▶ Short problem:
Write the next part of the piece below on how a CEO should fire people, starting right after its last sentence.

▶ Quoted text:
Firing People — CEO Shoptalk

Firing people and laying folks off is a hard day. Here are some thoughts on how to do it.

Big Red Car here on a cloudy, but soon to be sunny, day in the ATX, God’s country. On Earth as it is in Texas! Muggy today.

So, a CEO has a series of things she struggles with. We talked about that right here:

CEOs — Doing Tough Things Shoptalk

One of those things is terminating employment either by firing someone (for cause) or laying someone off (not for cause).

They are both difficult to do. Here’s some thoughts on the subject.

Building and reducing staff is a normal part of a CEO’s responsibilities. It is, hopefully, not something that is done often or with a cavalier attitude. You are messing with people’s lives and what goes around, comes around.

Still it happens. Be ready, plan it out, execute it with precision.

Firing

I use the term “firing” to suggest that someone is being terminated for cause. It may be a matter of discipline or it may be a matter of not the right person. Could be culture misfit. You will know it when you see it.

I am an advocate of firing quickly. One criticism I would level at myself is that I always thought I could do missionary work and rehab the offending person — WRONG. It was all vanity on my part.

As an employer, your job is to provide a workplace, an environment in which your employees can be productive. It is their job to be productive. If you have done your job as it relates to workplace and environment, then unproductive persons are actually firing themselves.

From a global perspective, I have always thought that if a company got rid of its bottom 5-10% performers (on some objective scale), the enterprise would run better. I have found this to be the case.

Now, don’t go out and fire a bunch of people, just think about it.

So, Big Red Car, how do you fire someone?

Remember, firing is based on “cause.” Understand why you are doing this for your own purposes.

 1. Document the cause. Write a memo to yourself and convince yourself it is the right thing to do.

If it is a senior person, run it by the Chairman of the company (particularly if you have a Comp Committee).

 2. If there is evidence, aggregate the evidence. Put the evidence with the memo. Do not let that memo and evidence out of your possession.

No digital copies of anything. Keep it under lock and key. Show it to your Chairman if you must.

 3. Call the person in and, in the presence of your HR person or CFO, tell them they are fired.

“Joe, we have decided to go a different direction and, unfortunately, your position is no longer going to be part of that effort. Thank you. Here’s what I have in mind for a severance arrangement.”

Look, there is no combination of words in the English language which makes Joe feel good about this. It’s like getting a flu shot. Get it over. Resist the temptation to linger.

You are amputating somebody from the body of the company. Wield a quick, sharp knife.

 4. Pro tip: Do not tell them it is for cause. Tell them anything else you want. Give them no explanation. Say, “We are making some cuts.” Do not tell them you are firing them for cause.

If the guy has done something terrible, you don’t need to tell them why. They know.

This is hard to do and it feels unfair, but it is the smart play.

 5. Do not linger. Fire them and have them leave immediately. For this reason, I like firing people early in the week at 4:00 PM with an eye toward being able to answer any questions from the team during the balance of the week and the person leaving the premises, never to return.

▶ Given information:
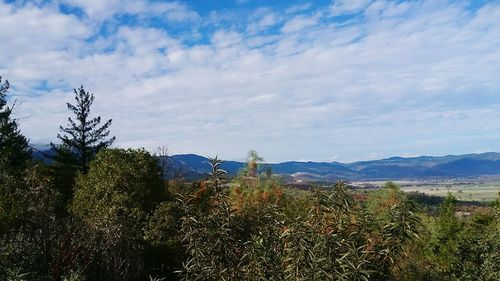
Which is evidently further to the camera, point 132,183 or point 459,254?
point 132,183

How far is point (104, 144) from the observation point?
47281mm

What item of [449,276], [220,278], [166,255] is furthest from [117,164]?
[220,278]

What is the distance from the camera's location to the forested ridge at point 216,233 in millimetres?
6805

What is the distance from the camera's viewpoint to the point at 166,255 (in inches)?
715

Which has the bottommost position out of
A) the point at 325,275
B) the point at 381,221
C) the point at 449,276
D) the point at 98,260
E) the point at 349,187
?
the point at 449,276

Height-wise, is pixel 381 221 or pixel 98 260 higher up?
pixel 381 221

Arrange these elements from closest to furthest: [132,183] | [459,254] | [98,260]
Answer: [98,260] → [459,254] → [132,183]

▶ Result of this task:
You can different opinions on this. Consider them all and do what feels right to you.

 6. Do pay them severance. Since you are not positioning this as a “for cause” termination, pay them at last one week’s pay for each year of employment. Be generous.

You are buying peace. Peace is less expensive than litigation if done correctly.

Pay them their severance over the normal pay cycle. No lump sums. Their future paycheck creates caution. This is important as it may keep a crazy person from writing an article for Medium. Money is a handcuff when used correctly.

 7. In return for the severance, obtain a mutual General Release which incorporates confidentiality, no hire, non-disparagement provisions.

 8. Offer to provide a letter of reference. If they are an odious person, then only verify dates of employment, job description, and salary. Nothing more.

Give them the letter immediately, but don’t discuss it with them.

 9. Turn off all access to anything the minute before they enter your office. This can be a huge consideration. Get the company credit card and turn off everything (repeating myself).

 10. Do not apologize. Keep it short, crisp, professional.

 11. Announce it to the company as quickly as you can. Do not be the second or third person to tell them.

Do not tell them the cause. Tell them, “I have decided to go a slightly different direction and Joe is not part of it.”

If you feel the inclination, take questions, but remember — this is a personnel issue and you don’t discuss personnel issues.

 12. If there is an organizational change — Bob gets Joe’s job — announce it at the same time. Make damn sure Bob knows about it. Do not catch Bob off guard.

Remember that your objective is to get this done with as little blowback on your company as possible.

Now, there are folks who will try to tell you there is some secret sauce which makes this more digestible. OK, listen, but this is the advice of 33 years of having dealt with this personally and another six years of advising folks.

OK, dear reader, that is it for today. Tomorrow, we will discuss laying folks off. Until then, be good and enjoy life.

But, hey, what the Hell do I really know anyway? I’m just a Big Red Car. 

 

 

 

12 thoughts on “Firing People — CEO Shoptalk

  1. Can you expound on “Pay them their severance over the normal pay cycle. No lump sums.” I don’t quite understand how you defer severance? Cheers!
    Also, I’ve fired a lot of people and they always want to discuss why. How do you manage that?

    • .
      You pay an employee six months of severance over six months in accordance with your normal pay cycle.

      I always said, “We are going to head a little different direction and your position is no longer going to be available.”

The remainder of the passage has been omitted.